_Selected extract_:
* * * * *

Some points to note:

  • We reinitialize the random number generator before fitting each model so as to improve comparability between models of the same size.

  • We combine the predictions by creating multiple columns named nn.1 through nn.4.

  • We compute the MSE for all four models at once by pivoting the four prediction columns longer, so we can group by and summarise to compute the MSE at once.

  • The first model has 8 hidden nodes. Given that there are \(p+1\) weights to estimate per hidden node (the number of \(\alpha\) parameters in Equation (4.10), and 8+1 parameters to estimate for the output nodes (the number of \(\beta\) parameters in Equation (4.11) the model hence has \(17\times 8 + 9 = 145\) weights to be determined. The mean prediction error for this model on the artificial test set is \(\textsf{MSE}= 24.4\).

  • In the second model we try specifying 0.01 for the decay argument. As a result we notice a much better training RSS (the final value of iteration output), but a significantly worse prediction on the independent test set of \(\textsf{MSE}= 50\). This is due to overfitting. We have so many degrees of freedom that we’ve coerced the neural network into fitting the training data too well - with new observations that are just a bit different, we get the predictions badly wrong. We can see this when we look at the prediction on the training data, which are significantly lower for wage.nn.2:

    wage.nn.pred.train <- wage.train |> bind_cols(
      nn.1 = predict(wage.nn.1, newdata=wage.train),
      nn.2 = predict(wage.nn.2, newdata=wage.train),
      nn.3 = predict(wage.nn.3, newdata=wage.train),
      nn.4 = predict(wage.nn.4, newdata=wage.train)
    )
    wage.nn.pred.train |>
      pivot_longer(starts_with("nn."), names_to = "model", values_to=".pred") |>
      group_by(model) |>
      summarise(MSE = mean((.pred - WAGE)^2))
    #> # A tibble: 4 × 2
    #>   model     MSE
    #>   <chr>   <dbl>
    #> 1 nn.1  12.952 
    #> 2 nn.2   6.3675
    #> 3 nn.3  14.016 
    #> 4 nn.4  12.733
  • The third and fourth models differ from the first and second only in that we reduce the number of hidden nodes to 5, thus reducing the number of weights to 91. As a result, the prediction errors for the neural nets are \(22.5\) for the default value of decay and \(25.1\) for decay 0.01.

4.7 Summary of Prediction Methods

There are a number of steps involved in statistical prediction. The first is to choose a methodology. At one extreme are linear regression models, with powerful supporting theory but limited flexibility. We may expect linear regression models to perform well in cases where the relationships between variables are almost linear, but to struggle when this is clearly not the case. At the other extreme are neural networks, which can handle more or less any kind of relationships between variables, but are so complicated that model fitting and assessment can be an uncertain business.

* * * * *

_Record list_:

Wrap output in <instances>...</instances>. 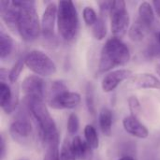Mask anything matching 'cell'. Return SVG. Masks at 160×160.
Here are the masks:
<instances>
[{"label":"cell","instance_id":"obj_1","mask_svg":"<svg viewBox=\"0 0 160 160\" xmlns=\"http://www.w3.org/2000/svg\"><path fill=\"white\" fill-rule=\"evenodd\" d=\"M20 7V17L18 22V29L22 39L26 42L36 40L41 33V22L35 8L34 1L15 0Z\"/></svg>","mask_w":160,"mask_h":160},{"label":"cell","instance_id":"obj_2","mask_svg":"<svg viewBox=\"0 0 160 160\" xmlns=\"http://www.w3.org/2000/svg\"><path fill=\"white\" fill-rule=\"evenodd\" d=\"M130 60V52L128 46L117 38H112L104 44L98 64L99 72H107L112 68L127 64Z\"/></svg>","mask_w":160,"mask_h":160},{"label":"cell","instance_id":"obj_3","mask_svg":"<svg viewBox=\"0 0 160 160\" xmlns=\"http://www.w3.org/2000/svg\"><path fill=\"white\" fill-rule=\"evenodd\" d=\"M57 28L63 39L69 41L75 38L79 28V18L72 1L64 0L58 3Z\"/></svg>","mask_w":160,"mask_h":160},{"label":"cell","instance_id":"obj_4","mask_svg":"<svg viewBox=\"0 0 160 160\" xmlns=\"http://www.w3.org/2000/svg\"><path fill=\"white\" fill-rule=\"evenodd\" d=\"M25 105L29 111V114L37 123L40 138L57 131L55 122L51 116L44 99L25 98Z\"/></svg>","mask_w":160,"mask_h":160},{"label":"cell","instance_id":"obj_5","mask_svg":"<svg viewBox=\"0 0 160 160\" xmlns=\"http://www.w3.org/2000/svg\"><path fill=\"white\" fill-rule=\"evenodd\" d=\"M23 59L25 66L38 76L49 77L56 72L55 63L42 51H31Z\"/></svg>","mask_w":160,"mask_h":160},{"label":"cell","instance_id":"obj_6","mask_svg":"<svg viewBox=\"0 0 160 160\" xmlns=\"http://www.w3.org/2000/svg\"><path fill=\"white\" fill-rule=\"evenodd\" d=\"M110 16L112 33L114 38L121 39L129 30V14L127 10L126 2L123 0L112 1Z\"/></svg>","mask_w":160,"mask_h":160},{"label":"cell","instance_id":"obj_7","mask_svg":"<svg viewBox=\"0 0 160 160\" xmlns=\"http://www.w3.org/2000/svg\"><path fill=\"white\" fill-rule=\"evenodd\" d=\"M28 113L29 111L26 112H22V111H20L9 128V132L12 139L21 143L28 141L32 134V125Z\"/></svg>","mask_w":160,"mask_h":160},{"label":"cell","instance_id":"obj_8","mask_svg":"<svg viewBox=\"0 0 160 160\" xmlns=\"http://www.w3.org/2000/svg\"><path fill=\"white\" fill-rule=\"evenodd\" d=\"M57 10L58 6L53 2H51L46 6L41 18V33L44 39L49 41L50 44H53V41L55 40L53 30L55 21L57 20Z\"/></svg>","mask_w":160,"mask_h":160},{"label":"cell","instance_id":"obj_9","mask_svg":"<svg viewBox=\"0 0 160 160\" xmlns=\"http://www.w3.org/2000/svg\"><path fill=\"white\" fill-rule=\"evenodd\" d=\"M22 91L25 98H40L45 97V82L38 75L27 76L22 83Z\"/></svg>","mask_w":160,"mask_h":160},{"label":"cell","instance_id":"obj_10","mask_svg":"<svg viewBox=\"0 0 160 160\" xmlns=\"http://www.w3.org/2000/svg\"><path fill=\"white\" fill-rule=\"evenodd\" d=\"M0 14L6 25L12 31L18 29V22L20 17V7L15 1H1Z\"/></svg>","mask_w":160,"mask_h":160},{"label":"cell","instance_id":"obj_11","mask_svg":"<svg viewBox=\"0 0 160 160\" xmlns=\"http://www.w3.org/2000/svg\"><path fill=\"white\" fill-rule=\"evenodd\" d=\"M132 71L129 69H116L106 74L101 82V88L105 93L112 92L124 81L132 77Z\"/></svg>","mask_w":160,"mask_h":160},{"label":"cell","instance_id":"obj_12","mask_svg":"<svg viewBox=\"0 0 160 160\" xmlns=\"http://www.w3.org/2000/svg\"><path fill=\"white\" fill-rule=\"evenodd\" d=\"M81 103V96L78 93L67 91L55 98L48 99L50 107L55 110L73 109Z\"/></svg>","mask_w":160,"mask_h":160},{"label":"cell","instance_id":"obj_13","mask_svg":"<svg viewBox=\"0 0 160 160\" xmlns=\"http://www.w3.org/2000/svg\"><path fill=\"white\" fill-rule=\"evenodd\" d=\"M40 139L44 147L43 160H60L58 131L48 134Z\"/></svg>","mask_w":160,"mask_h":160},{"label":"cell","instance_id":"obj_14","mask_svg":"<svg viewBox=\"0 0 160 160\" xmlns=\"http://www.w3.org/2000/svg\"><path fill=\"white\" fill-rule=\"evenodd\" d=\"M130 85L136 89L160 90V79L150 73H140L130 78Z\"/></svg>","mask_w":160,"mask_h":160},{"label":"cell","instance_id":"obj_15","mask_svg":"<svg viewBox=\"0 0 160 160\" xmlns=\"http://www.w3.org/2000/svg\"><path fill=\"white\" fill-rule=\"evenodd\" d=\"M123 127L126 132L139 139H146L149 135L147 128L139 121L138 117L128 115L123 119Z\"/></svg>","mask_w":160,"mask_h":160},{"label":"cell","instance_id":"obj_16","mask_svg":"<svg viewBox=\"0 0 160 160\" xmlns=\"http://www.w3.org/2000/svg\"><path fill=\"white\" fill-rule=\"evenodd\" d=\"M71 148L76 157L79 160H85L91 155L92 148L88 145L86 141H83L81 137L75 136L71 142Z\"/></svg>","mask_w":160,"mask_h":160},{"label":"cell","instance_id":"obj_17","mask_svg":"<svg viewBox=\"0 0 160 160\" xmlns=\"http://www.w3.org/2000/svg\"><path fill=\"white\" fill-rule=\"evenodd\" d=\"M139 21L146 27H151L155 22V9L149 2H142L139 6Z\"/></svg>","mask_w":160,"mask_h":160},{"label":"cell","instance_id":"obj_18","mask_svg":"<svg viewBox=\"0 0 160 160\" xmlns=\"http://www.w3.org/2000/svg\"><path fill=\"white\" fill-rule=\"evenodd\" d=\"M99 128L102 133L110 137L112 132V112L108 108H102L98 115Z\"/></svg>","mask_w":160,"mask_h":160},{"label":"cell","instance_id":"obj_19","mask_svg":"<svg viewBox=\"0 0 160 160\" xmlns=\"http://www.w3.org/2000/svg\"><path fill=\"white\" fill-rule=\"evenodd\" d=\"M148 27H146L142 22L137 20L128 30V37L133 41H141L144 38L147 33Z\"/></svg>","mask_w":160,"mask_h":160},{"label":"cell","instance_id":"obj_20","mask_svg":"<svg viewBox=\"0 0 160 160\" xmlns=\"http://www.w3.org/2000/svg\"><path fill=\"white\" fill-rule=\"evenodd\" d=\"M13 49V39L12 38L6 34L4 31L0 33V58L5 59L8 57Z\"/></svg>","mask_w":160,"mask_h":160},{"label":"cell","instance_id":"obj_21","mask_svg":"<svg viewBox=\"0 0 160 160\" xmlns=\"http://www.w3.org/2000/svg\"><path fill=\"white\" fill-rule=\"evenodd\" d=\"M84 137L88 145L92 149H98L99 146V139L96 128L92 125H86L84 128Z\"/></svg>","mask_w":160,"mask_h":160},{"label":"cell","instance_id":"obj_22","mask_svg":"<svg viewBox=\"0 0 160 160\" xmlns=\"http://www.w3.org/2000/svg\"><path fill=\"white\" fill-rule=\"evenodd\" d=\"M92 32L96 39L102 40L107 34V27H106V21L104 17H98L97 22L92 26Z\"/></svg>","mask_w":160,"mask_h":160},{"label":"cell","instance_id":"obj_23","mask_svg":"<svg viewBox=\"0 0 160 160\" xmlns=\"http://www.w3.org/2000/svg\"><path fill=\"white\" fill-rule=\"evenodd\" d=\"M13 92L7 82H0V106L3 109L11 100Z\"/></svg>","mask_w":160,"mask_h":160},{"label":"cell","instance_id":"obj_24","mask_svg":"<svg viewBox=\"0 0 160 160\" xmlns=\"http://www.w3.org/2000/svg\"><path fill=\"white\" fill-rule=\"evenodd\" d=\"M85 102L88 112L94 116L96 114V106H95V95H94V87L91 82H88L86 85L85 91Z\"/></svg>","mask_w":160,"mask_h":160},{"label":"cell","instance_id":"obj_25","mask_svg":"<svg viewBox=\"0 0 160 160\" xmlns=\"http://www.w3.org/2000/svg\"><path fill=\"white\" fill-rule=\"evenodd\" d=\"M24 66H25L24 59H19L13 65L11 69L8 71V81H9L10 83H15L18 81V79H19L20 75L22 73Z\"/></svg>","mask_w":160,"mask_h":160},{"label":"cell","instance_id":"obj_26","mask_svg":"<svg viewBox=\"0 0 160 160\" xmlns=\"http://www.w3.org/2000/svg\"><path fill=\"white\" fill-rule=\"evenodd\" d=\"M68 91L66 83L62 81H53L50 86L49 94H48V99L55 98L65 92Z\"/></svg>","mask_w":160,"mask_h":160},{"label":"cell","instance_id":"obj_27","mask_svg":"<svg viewBox=\"0 0 160 160\" xmlns=\"http://www.w3.org/2000/svg\"><path fill=\"white\" fill-rule=\"evenodd\" d=\"M60 160H77L71 148V142L68 140H65L61 145Z\"/></svg>","mask_w":160,"mask_h":160},{"label":"cell","instance_id":"obj_28","mask_svg":"<svg viewBox=\"0 0 160 160\" xmlns=\"http://www.w3.org/2000/svg\"><path fill=\"white\" fill-rule=\"evenodd\" d=\"M82 17H83V21H84L85 24L88 26H93L98 20L96 10L91 7H85L83 8Z\"/></svg>","mask_w":160,"mask_h":160},{"label":"cell","instance_id":"obj_29","mask_svg":"<svg viewBox=\"0 0 160 160\" xmlns=\"http://www.w3.org/2000/svg\"><path fill=\"white\" fill-rule=\"evenodd\" d=\"M80 128V122L79 117L76 113L72 112L69 114L68 118V124H67V129L69 135H75Z\"/></svg>","mask_w":160,"mask_h":160},{"label":"cell","instance_id":"obj_30","mask_svg":"<svg viewBox=\"0 0 160 160\" xmlns=\"http://www.w3.org/2000/svg\"><path fill=\"white\" fill-rule=\"evenodd\" d=\"M128 108L131 112V115L138 117L141 112V110H142L141 103H140V100L138 99V98L136 96H131L128 98Z\"/></svg>","mask_w":160,"mask_h":160},{"label":"cell","instance_id":"obj_31","mask_svg":"<svg viewBox=\"0 0 160 160\" xmlns=\"http://www.w3.org/2000/svg\"><path fill=\"white\" fill-rule=\"evenodd\" d=\"M18 105H19V92L16 90L15 92H13V96H12V98L9 101V103L6 107H4L2 110L6 113L9 114V113L13 112L16 110V108H17Z\"/></svg>","mask_w":160,"mask_h":160},{"label":"cell","instance_id":"obj_32","mask_svg":"<svg viewBox=\"0 0 160 160\" xmlns=\"http://www.w3.org/2000/svg\"><path fill=\"white\" fill-rule=\"evenodd\" d=\"M146 53L150 57H158L160 56V43L156 38L147 48Z\"/></svg>","mask_w":160,"mask_h":160},{"label":"cell","instance_id":"obj_33","mask_svg":"<svg viewBox=\"0 0 160 160\" xmlns=\"http://www.w3.org/2000/svg\"><path fill=\"white\" fill-rule=\"evenodd\" d=\"M5 153H6V143H5V139H4L3 135H1V138H0V158H1V159H3V158H4Z\"/></svg>","mask_w":160,"mask_h":160},{"label":"cell","instance_id":"obj_34","mask_svg":"<svg viewBox=\"0 0 160 160\" xmlns=\"http://www.w3.org/2000/svg\"><path fill=\"white\" fill-rule=\"evenodd\" d=\"M6 80H8V72L6 68H0V82H6Z\"/></svg>","mask_w":160,"mask_h":160},{"label":"cell","instance_id":"obj_35","mask_svg":"<svg viewBox=\"0 0 160 160\" xmlns=\"http://www.w3.org/2000/svg\"><path fill=\"white\" fill-rule=\"evenodd\" d=\"M153 8L155 9V12L157 13V15L160 17V0H155L152 2Z\"/></svg>","mask_w":160,"mask_h":160},{"label":"cell","instance_id":"obj_36","mask_svg":"<svg viewBox=\"0 0 160 160\" xmlns=\"http://www.w3.org/2000/svg\"><path fill=\"white\" fill-rule=\"evenodd\" d=\"M119 160H135V158L133 157H131V156H124Z\"/></svg>","mask_w":160,"mask_h":160},{"label":"cell","instance_id":"obj_37","mask_svg":"<svg viewBox=\"0 0 160 160\" xmlns=\"http://www.w3.org/2000/svg\"><path fill=\"white\" fill-rule=\"evenodd\" d=\"M157 39H158V41L160 43V32H158V34H157V38H156Z\"/></svg>","mask_w":160,"mask_h":160}]
</instances>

* * * * *

_Task instructions_:
1. Reproduce the stretch of the prediction-methods text from "4.7 Summary of" through "an uncertain business.", switching "linear regression models" to "generalized additive models".
2. Pick up the text on prediction methods after its final sentence and keep writing it.

_Task-by-task results_:
1.
4.7 Summary of Prediction Methods

There are a number of steps involved in statistical prediction. The first is to choose a methodology. At one extreme are generalized additive models, with powerful supporting theory but limited flexibility. We may expect generalized additive models to perform well in cases where the relationships between variables are almost linear, but to struggle when this is clearly not the case. At the other extreme are neural networks, which can handle more or less any kind of relationships between variables, but are so complicated that model fitting and assessment can be an uncertain business.

2.
Having selected a methodology, we are faced with the problems of model fitting and model selection. In general, the more theory that we have available on a type of model, the more straightforward model fitting will be, and the more options we will have for model selection. Model fitting is implemented using training data, and is usually done with the aim of minimizing the residual sum of squares. With regard to model selection, in linear regression this is a matter of deciding which variables should be in the model, while for regression trees we must choose the number of splits in the tree. When we lack theory (or it is too complex to implement), we can employ generic approaches like the use of validation datasets for model comparison, or cross-validation techniques.

We might assess the accuracy of our prediction model. This can be done using an artificial test dataset, which should be independent of training and validation sets (so as to avoid bias due to unfair ‘home advantage’). The rich theory for linear regression models allows us to assess prediction accuracy (e.g. through prediction intervals) without the need for a test dataset, but the results are reliable only when model assumptions hold.

Once we have selected what we think is a good prediction model (e.g. a neural network with 6 nodes in the hidden layer and some given value of the decay parameter) we are in a position to do ‘real world’ prediction on test cases where the target is truly missing. As mentioned in Section 4.2, we should refit our preferred model on all the training data before applying it to the real test dataset.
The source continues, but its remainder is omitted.